Cities: Skylines has become the heir apparent to the SimCity legacy. This is the game that the 2013 SimCity should have been, and while I’ve had years of great times with Maxis games, I’m glad to have a new place to scratch my city simulation itch.
To me, the heart of a city simulation is transportation, and this game does not disappoint. After getting used to the tools available to me, my first major highway project was a traditional turbine interchange (with an extra road running down the middle of the east-west highway).
One of my favorite things about a turbine interchange is that avoids the weaving of a cloverleaf without the height of a stack interchange.

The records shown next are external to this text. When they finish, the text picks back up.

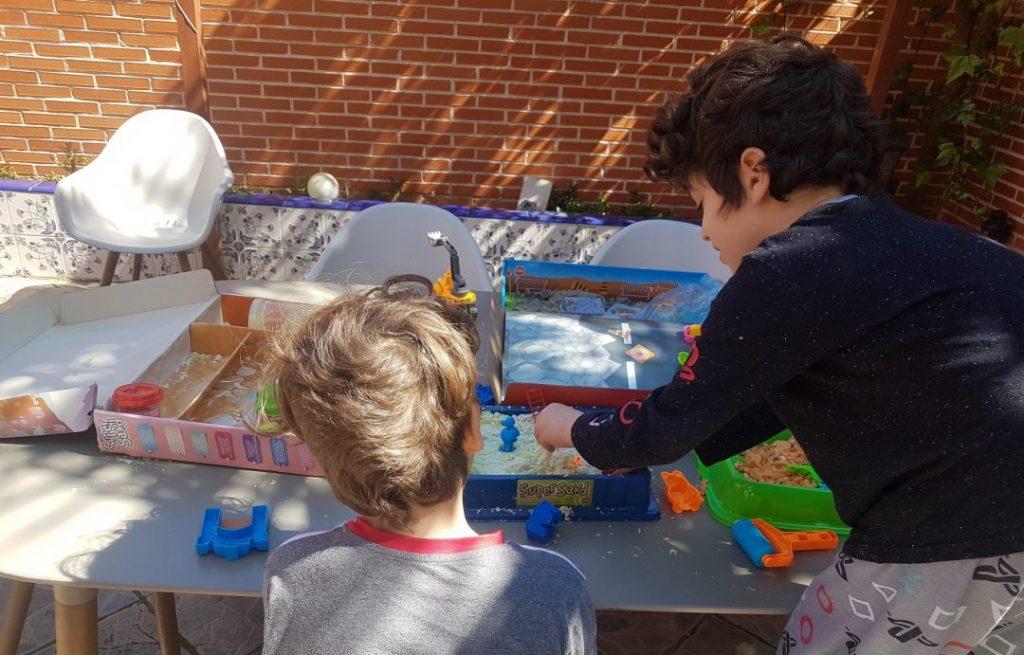 Mis hijos de 6 y 8 años sentados en la mesa de la terraza juigando con plastilina y arena mágica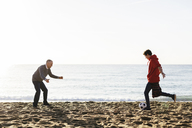 Son kicking soccer ball while father defending at beach against clear sky - CAVF16593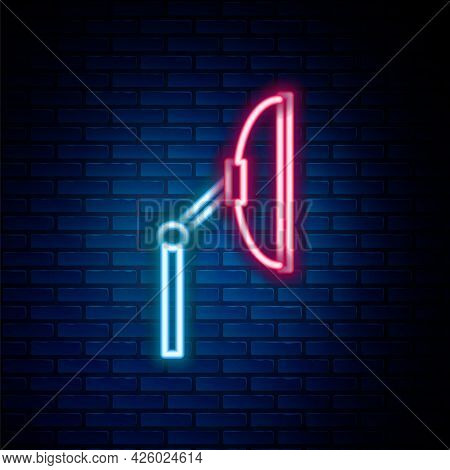Glowing Neon Line Windscreen Wiper Icon Isolated On Brick Wall Background. Colorful Outline Concept.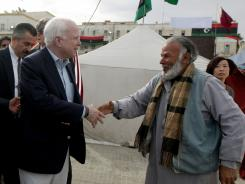 Sen John McCain shakes hands with a Libyan rebel during his tour to the rebel headquarters in their eastern stronghold city of Benghazi on Friday.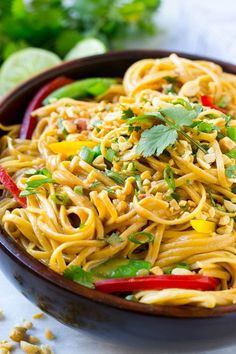 This recipe for Thai peanut noodles is full of colorful veggies & tossed in an easy homemade peanut sauce. No need for take out when you can make your own!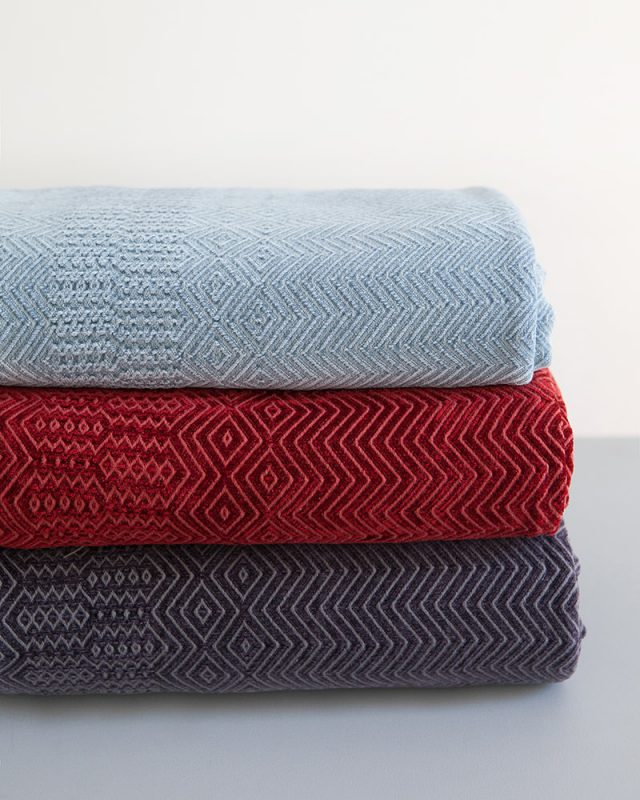 Mungo Kuba Zig Zag Cotton And Viscose Chenille Throws in Seamist Blue, Midnight Mole and Original Red.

A turbine can be accomplished with only two levels of road at any given point: a road on the ground with a single level of bridge over it.
Not satisfied with a mere two-highway turbine interchange, though, I decided to see if I could expand it to work with a three-highway interchange and still keep the whole thing at two levels. I succeeded, and the result was the following beautiful monstrosity.
The first complication was just placing the three highways themselves; even without ramps, having them all meet at the same place would result in three levels of roadway. I introduced a bulge in the highways, so they all circled around the center in their own rampless mini-turbine. This had the advantage of leaving a space in the middle of the interchange, which I used to create an interchange of three highway median train tracks (upper level) and a small office district accessed by three highway median roads (lower level).
The ramps themselves weren’t conceptually difficult to build; it just took a lot of time due to their sheer quantity. In a traditional turbine interchange, each ramp needs to go two places (a ramp leaving the northbound highway needs to connect to the eastbound and westbound highways, for example). With my three-highway, six direction interchange, each ramp needs to connect to four other directions—every direction except straight ahead (because straight traffic just remains on the highway) and the exact opposite direction (because we’re assuming nobody is trying to do a U-turn in the interchange). Thus, I ended up with bundles of four ramps at each of the six ramp/highway crossings.
But I succeeded! The entire interchange, including the extra train lines and central office district access roads, is never more than two levels.
The intersection looks complicated, but it works well, and it’s mesmerizing to watch the simulated traffic drive around it.